AI ClubhouseVibe Coding Guide
Agentic workflows · Chapter 3 of 3

Self-hosted agents

OpenClaw, Hermes, and running your own agent you text from anywhere.

The native apps are the easy path, and for almost everyone they're the right one. But there's a frontier worth knowing exists: self-hosted agent runtimes that you run yourself, reach from anywhere, and wire to whatever tools you like. Two names come up constantly at our engineering meetups: OpenClaw and Hermes.

The shared idea: instead of using an agent through an official app, you run your own agent process that wraps the coding agents (Claude Code, Codex, and others) and stays reachable over a channel you already have open, like Telegram, WhatsApp, Slack, or Discord. You text it a task from anywhere, it runs on your machine, it texts you back.

  • OpenClaw leans multi-agent. It acts as a gateway that receives messages, routes them to the right session, and can coordinate a small swarm of agents running side by side in the background.
  • Hermes (from Nous Research) leans single-agent and self-improving: one agent that grows with you, accumulating skills and memory over time. It can even import your setup from OpenClaw, since the two share a lot of DNA.
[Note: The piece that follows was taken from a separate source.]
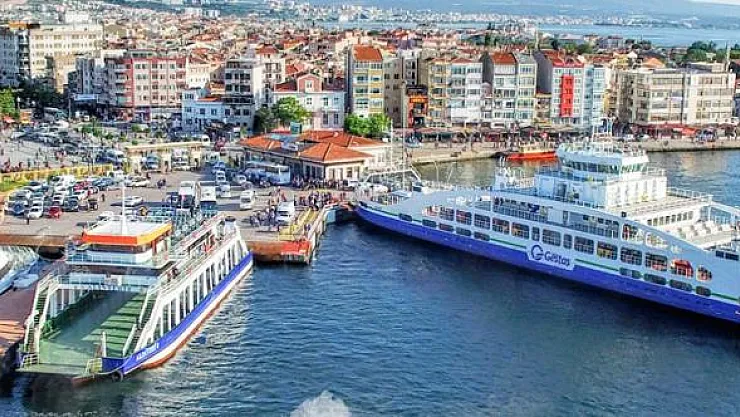 Son dakika feribot seferleri iptal edildi!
Be honest with yourself about the tradeoff. These are powerful and genuinely magic when dialed in, but they carry a real learning curve: you're configuring an agent through a terminal, wiring your own connectors, and babysitting the environment. The native apps keep shipping the same headline capabilities (remote control, cloud runs, phone access) with none of that setup. So reach for a self-hosted runtime when you specifically want an agent living in your Telegram, or you want to wire your own model and tools together in ways the official apps don't allow. Otherwise, the native path stays the easier and better-maintained option.

Where the whole guide has been heading

Start by typing to an agent in a folder. End, if you want to, with a fleet of agents you text from your phone while they build overnight. Same core skill, describing what you want clearly, scaled all the way up. That's the arc, and you're already on it.